For the team of chaplains, whose office is located out of the normal traffic patterns for students, this “mobile chaplain” outreach helps keep them connected.
For Danny Rippe, sophomore engineering major, a little physical activity during racquetball class in the middle of the day is the perfect way to “take your mind off the stresses of the rest of the day.”
His playing partner for the day, Connor Hubin, freshman engineering major, says that exercise definitely helps him think better and focus more. “It’s a good break from the books,” he says.
Both Rippe and Hubin play on an intramural flagball team in the evenings and enjoy making time regularly to play basketball and work out in the fitness center at the Winter Educational Complex and in the Fitness Factory in Sittner Hall.
“I feel very strongly about the need to help other people, especially as a Christian,” says Sara Bumgardner, junior sociology major. “I think God calls us to help the poor and the needy.
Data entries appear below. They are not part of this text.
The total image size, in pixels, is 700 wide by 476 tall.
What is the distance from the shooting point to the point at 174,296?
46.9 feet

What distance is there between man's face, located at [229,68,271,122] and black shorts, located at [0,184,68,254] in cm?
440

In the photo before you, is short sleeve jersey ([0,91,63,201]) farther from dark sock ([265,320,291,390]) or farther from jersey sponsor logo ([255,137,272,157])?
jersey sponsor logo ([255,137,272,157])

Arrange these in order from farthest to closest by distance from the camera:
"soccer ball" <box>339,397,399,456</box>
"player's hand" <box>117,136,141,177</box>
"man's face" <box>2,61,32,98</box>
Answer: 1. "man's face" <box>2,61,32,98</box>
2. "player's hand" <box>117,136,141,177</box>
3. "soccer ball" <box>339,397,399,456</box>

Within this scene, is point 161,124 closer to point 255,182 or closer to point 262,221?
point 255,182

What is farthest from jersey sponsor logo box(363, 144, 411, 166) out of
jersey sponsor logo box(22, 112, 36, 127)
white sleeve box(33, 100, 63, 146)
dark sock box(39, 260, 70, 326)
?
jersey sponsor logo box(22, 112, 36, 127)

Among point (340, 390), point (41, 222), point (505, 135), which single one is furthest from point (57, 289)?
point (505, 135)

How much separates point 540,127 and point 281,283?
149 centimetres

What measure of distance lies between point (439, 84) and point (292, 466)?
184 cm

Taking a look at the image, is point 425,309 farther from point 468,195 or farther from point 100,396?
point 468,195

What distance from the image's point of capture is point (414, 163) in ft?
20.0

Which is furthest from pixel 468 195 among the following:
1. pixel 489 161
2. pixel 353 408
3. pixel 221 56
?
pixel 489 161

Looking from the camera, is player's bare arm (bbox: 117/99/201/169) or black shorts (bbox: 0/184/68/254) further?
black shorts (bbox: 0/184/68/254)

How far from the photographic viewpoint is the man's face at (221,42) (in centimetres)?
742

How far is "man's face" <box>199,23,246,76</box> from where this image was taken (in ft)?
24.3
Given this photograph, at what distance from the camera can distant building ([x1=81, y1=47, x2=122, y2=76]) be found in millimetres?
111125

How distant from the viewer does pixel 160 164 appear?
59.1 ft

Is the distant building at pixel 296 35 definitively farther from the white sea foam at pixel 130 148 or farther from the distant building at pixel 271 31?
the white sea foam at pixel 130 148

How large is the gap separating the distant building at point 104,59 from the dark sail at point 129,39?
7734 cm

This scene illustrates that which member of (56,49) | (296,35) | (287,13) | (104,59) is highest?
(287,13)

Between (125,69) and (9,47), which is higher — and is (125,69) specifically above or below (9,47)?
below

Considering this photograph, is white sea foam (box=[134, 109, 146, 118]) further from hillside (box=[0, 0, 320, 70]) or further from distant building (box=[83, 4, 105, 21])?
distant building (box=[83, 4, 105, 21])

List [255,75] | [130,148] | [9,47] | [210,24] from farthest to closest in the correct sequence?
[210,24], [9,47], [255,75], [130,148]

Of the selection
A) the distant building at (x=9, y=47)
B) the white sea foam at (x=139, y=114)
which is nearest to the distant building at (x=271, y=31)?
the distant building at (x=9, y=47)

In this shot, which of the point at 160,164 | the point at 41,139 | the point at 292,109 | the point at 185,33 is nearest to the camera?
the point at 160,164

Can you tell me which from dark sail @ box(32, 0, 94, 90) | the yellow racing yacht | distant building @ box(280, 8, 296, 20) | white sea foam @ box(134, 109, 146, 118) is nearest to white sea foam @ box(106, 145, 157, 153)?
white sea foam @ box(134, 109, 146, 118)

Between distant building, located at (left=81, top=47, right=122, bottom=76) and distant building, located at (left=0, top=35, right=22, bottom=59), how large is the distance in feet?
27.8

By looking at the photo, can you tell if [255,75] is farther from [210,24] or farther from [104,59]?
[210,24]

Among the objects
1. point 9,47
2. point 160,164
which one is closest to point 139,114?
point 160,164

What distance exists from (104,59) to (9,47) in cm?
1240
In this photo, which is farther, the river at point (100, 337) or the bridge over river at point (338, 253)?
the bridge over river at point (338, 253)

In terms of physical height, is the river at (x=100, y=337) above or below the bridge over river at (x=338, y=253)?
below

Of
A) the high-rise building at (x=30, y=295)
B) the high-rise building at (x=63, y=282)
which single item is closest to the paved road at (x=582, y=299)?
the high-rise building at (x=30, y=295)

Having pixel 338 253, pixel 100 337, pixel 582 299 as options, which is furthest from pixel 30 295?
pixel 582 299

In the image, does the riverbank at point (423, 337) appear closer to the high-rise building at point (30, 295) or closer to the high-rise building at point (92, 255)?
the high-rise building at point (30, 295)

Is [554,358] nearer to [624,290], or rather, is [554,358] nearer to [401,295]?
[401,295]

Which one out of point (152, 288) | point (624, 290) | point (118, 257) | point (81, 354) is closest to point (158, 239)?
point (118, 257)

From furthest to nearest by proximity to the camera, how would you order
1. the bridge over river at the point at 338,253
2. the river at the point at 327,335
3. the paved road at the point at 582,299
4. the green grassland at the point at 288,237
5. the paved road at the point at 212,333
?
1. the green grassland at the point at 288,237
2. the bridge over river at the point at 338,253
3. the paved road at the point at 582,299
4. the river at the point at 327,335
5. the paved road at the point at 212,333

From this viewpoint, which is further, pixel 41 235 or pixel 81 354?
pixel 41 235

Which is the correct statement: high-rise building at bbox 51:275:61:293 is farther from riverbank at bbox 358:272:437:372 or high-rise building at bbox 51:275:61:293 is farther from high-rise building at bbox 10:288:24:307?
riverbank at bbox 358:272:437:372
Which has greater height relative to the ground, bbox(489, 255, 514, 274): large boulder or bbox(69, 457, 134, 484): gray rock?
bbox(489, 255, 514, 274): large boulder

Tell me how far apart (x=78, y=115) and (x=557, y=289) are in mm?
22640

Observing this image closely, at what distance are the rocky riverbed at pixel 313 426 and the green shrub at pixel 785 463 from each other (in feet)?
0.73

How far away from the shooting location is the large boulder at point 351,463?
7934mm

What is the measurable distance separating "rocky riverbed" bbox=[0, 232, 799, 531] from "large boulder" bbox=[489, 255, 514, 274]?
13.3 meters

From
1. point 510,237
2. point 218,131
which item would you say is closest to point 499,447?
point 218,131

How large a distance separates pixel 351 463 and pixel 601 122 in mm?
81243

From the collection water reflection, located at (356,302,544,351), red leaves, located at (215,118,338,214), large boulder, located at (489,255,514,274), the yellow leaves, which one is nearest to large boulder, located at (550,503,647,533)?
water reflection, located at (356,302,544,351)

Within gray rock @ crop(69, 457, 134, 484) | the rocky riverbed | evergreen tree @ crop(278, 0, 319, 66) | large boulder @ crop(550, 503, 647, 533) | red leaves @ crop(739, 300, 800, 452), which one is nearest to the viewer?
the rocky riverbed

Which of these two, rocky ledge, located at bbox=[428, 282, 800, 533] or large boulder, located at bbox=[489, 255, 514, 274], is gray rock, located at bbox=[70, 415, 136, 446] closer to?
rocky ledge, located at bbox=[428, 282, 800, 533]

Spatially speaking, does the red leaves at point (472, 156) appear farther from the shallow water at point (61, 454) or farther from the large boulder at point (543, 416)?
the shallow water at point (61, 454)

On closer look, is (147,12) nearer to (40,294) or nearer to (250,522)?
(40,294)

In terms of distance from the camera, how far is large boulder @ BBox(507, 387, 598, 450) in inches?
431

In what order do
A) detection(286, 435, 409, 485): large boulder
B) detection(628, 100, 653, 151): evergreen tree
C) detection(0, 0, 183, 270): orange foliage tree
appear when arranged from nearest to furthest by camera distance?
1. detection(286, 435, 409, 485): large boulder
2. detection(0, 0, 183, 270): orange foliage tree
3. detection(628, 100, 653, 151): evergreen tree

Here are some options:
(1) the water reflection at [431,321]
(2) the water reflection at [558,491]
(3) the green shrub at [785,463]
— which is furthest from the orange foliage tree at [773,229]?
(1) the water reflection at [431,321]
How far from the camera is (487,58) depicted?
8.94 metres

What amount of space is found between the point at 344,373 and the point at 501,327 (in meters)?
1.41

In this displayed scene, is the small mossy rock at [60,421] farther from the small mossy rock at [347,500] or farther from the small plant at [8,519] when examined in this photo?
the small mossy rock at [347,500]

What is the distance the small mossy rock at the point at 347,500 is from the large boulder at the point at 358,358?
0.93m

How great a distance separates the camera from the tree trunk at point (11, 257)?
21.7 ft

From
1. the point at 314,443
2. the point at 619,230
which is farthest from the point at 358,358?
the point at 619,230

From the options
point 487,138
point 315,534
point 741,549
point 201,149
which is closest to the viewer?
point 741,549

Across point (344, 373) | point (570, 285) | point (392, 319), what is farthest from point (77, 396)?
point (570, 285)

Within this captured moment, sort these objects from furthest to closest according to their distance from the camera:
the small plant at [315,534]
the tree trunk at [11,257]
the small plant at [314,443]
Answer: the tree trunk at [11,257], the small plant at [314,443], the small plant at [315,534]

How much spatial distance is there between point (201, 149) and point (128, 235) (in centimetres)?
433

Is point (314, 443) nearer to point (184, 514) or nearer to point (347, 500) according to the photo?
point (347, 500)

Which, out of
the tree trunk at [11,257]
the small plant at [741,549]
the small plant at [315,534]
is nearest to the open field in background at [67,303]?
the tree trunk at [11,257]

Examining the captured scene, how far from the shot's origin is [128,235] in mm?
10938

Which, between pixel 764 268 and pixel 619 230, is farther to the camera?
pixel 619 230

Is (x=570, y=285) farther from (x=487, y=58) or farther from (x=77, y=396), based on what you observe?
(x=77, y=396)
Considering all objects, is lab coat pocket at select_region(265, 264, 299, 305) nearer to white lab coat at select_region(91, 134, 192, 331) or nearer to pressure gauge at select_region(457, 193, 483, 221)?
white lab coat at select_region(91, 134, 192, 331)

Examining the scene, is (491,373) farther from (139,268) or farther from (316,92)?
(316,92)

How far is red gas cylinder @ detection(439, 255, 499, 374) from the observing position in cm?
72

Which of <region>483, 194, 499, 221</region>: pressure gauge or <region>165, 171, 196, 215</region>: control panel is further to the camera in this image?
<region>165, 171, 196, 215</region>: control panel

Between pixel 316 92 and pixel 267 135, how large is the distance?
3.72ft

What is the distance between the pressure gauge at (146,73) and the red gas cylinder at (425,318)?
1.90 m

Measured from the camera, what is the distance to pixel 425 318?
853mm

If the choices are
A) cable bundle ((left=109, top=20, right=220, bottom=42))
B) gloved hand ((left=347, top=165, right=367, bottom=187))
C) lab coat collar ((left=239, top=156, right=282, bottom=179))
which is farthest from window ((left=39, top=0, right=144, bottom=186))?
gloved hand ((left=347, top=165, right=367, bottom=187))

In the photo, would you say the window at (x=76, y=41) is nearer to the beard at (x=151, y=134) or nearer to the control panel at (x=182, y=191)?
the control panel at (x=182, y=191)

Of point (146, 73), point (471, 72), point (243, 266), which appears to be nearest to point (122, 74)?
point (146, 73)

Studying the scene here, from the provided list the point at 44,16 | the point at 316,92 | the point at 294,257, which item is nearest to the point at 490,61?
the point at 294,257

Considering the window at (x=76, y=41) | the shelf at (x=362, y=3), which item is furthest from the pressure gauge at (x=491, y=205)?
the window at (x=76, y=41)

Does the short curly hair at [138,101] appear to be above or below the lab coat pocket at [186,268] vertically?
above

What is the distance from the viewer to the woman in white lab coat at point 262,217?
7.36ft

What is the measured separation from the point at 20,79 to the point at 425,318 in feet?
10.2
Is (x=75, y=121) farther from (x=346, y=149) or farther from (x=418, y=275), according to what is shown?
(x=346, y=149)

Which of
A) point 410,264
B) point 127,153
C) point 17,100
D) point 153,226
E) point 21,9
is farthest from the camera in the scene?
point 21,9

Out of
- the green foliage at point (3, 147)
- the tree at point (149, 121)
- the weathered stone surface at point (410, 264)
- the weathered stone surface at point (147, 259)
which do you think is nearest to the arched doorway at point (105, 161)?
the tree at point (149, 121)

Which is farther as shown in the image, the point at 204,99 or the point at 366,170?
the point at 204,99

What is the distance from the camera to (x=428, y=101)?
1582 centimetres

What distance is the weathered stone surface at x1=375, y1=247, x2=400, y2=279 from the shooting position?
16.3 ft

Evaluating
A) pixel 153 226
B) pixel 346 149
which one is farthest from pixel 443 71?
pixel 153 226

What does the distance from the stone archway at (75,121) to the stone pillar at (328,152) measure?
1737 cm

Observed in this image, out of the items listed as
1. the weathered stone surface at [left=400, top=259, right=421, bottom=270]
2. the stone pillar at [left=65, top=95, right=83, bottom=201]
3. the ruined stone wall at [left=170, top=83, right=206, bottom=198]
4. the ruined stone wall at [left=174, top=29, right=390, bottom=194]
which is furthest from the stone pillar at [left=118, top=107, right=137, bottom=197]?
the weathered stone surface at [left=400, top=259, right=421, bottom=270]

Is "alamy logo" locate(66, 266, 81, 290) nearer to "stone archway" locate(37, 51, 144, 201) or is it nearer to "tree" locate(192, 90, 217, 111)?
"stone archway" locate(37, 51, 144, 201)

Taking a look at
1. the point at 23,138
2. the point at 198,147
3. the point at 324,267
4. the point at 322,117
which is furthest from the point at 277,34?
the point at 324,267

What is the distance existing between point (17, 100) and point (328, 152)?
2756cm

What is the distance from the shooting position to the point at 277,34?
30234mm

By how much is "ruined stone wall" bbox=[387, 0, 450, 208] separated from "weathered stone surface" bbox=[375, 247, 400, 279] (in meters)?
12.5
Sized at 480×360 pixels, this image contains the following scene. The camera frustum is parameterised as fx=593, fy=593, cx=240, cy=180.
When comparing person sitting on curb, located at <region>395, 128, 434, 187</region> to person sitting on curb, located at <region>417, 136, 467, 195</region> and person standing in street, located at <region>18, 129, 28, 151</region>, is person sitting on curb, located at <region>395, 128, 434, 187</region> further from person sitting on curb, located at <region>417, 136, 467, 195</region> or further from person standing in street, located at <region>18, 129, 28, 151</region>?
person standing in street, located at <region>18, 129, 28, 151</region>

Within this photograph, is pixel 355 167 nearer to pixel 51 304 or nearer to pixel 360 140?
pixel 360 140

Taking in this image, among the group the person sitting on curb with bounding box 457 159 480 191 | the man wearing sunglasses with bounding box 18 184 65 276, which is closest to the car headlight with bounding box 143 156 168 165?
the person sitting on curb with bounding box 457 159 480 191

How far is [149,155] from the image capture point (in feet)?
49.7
I want to be able to spend my life doing that.”
This afternoon, Bumgardner is in International Trade and Finance class. “I’m also a business minor,” she explains. “I thought this class might be interesting and relevant to my goals, because finance issues come up in politics all the time, and politics are closely related to social justice issues as well. I thought this might be an interesting class to take to get a better understanding of how money works in the world.”
The lab for painting class feels at first like walking into a spa—lights are low, voices are hushed. Serious work is underway. Students are focused.
Sarah Pierce, senior double major in industrial design and art, is working on a still life lab project that involves painting something transparent, something colorful, and something reflective.
Pierce has worked on this lab project for three days. “The first day we set up our still lifes and did a basic outline drawing. The next day we did the underpainting. And then today, we’re trying to make it more and more detailed. I might even need more time after today. We will just see.”
As the day winds down for many, The Collegian staff of 33 gears up for an evening of work on the weekly student newspaper. Matthew Moran, senior double major in bioengineering and music, started as a graphic designer for the paper before taking on the role of editor this year.
“I really believe in the mission of this school and the mission of the church,” he says. “I don’t want The Collegian to be something that would hinder that. I want to facilitate growth, not only academically, but also spiritually.”
“[Working on The Collegian] seemed like a good experience for me,” he says. “I was curious to see what kind of leadership skills I have, how I am able to manage and work with people, and how I can make things happen. I’m really blessed to be at an institution like this, which fosters a high academic standard, but which also fosters community with different kinds of people.”